* Begin Given data *

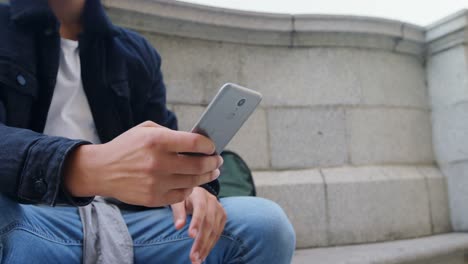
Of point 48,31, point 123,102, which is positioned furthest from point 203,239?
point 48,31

* End Given data *
* Begin Given data *

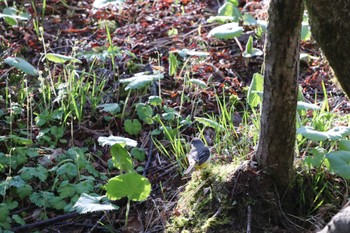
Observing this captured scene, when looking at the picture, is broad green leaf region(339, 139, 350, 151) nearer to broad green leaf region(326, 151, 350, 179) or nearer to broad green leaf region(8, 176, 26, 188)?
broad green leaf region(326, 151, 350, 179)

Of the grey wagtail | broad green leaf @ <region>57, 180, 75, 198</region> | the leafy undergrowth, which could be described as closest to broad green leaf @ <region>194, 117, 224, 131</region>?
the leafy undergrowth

* End Given data *

Your goal:
Gather each line from the entries above that contains the string "undergrowth". Case counts.

Solution:
Of the grey wagtail | broad green leaf @ <region>57, 180, 75, 198</region> | the leafy undergrowth, which could be described as closest to broad green leaf @ <region>194, 117, 224, 131</region>?
the leafy undergrowth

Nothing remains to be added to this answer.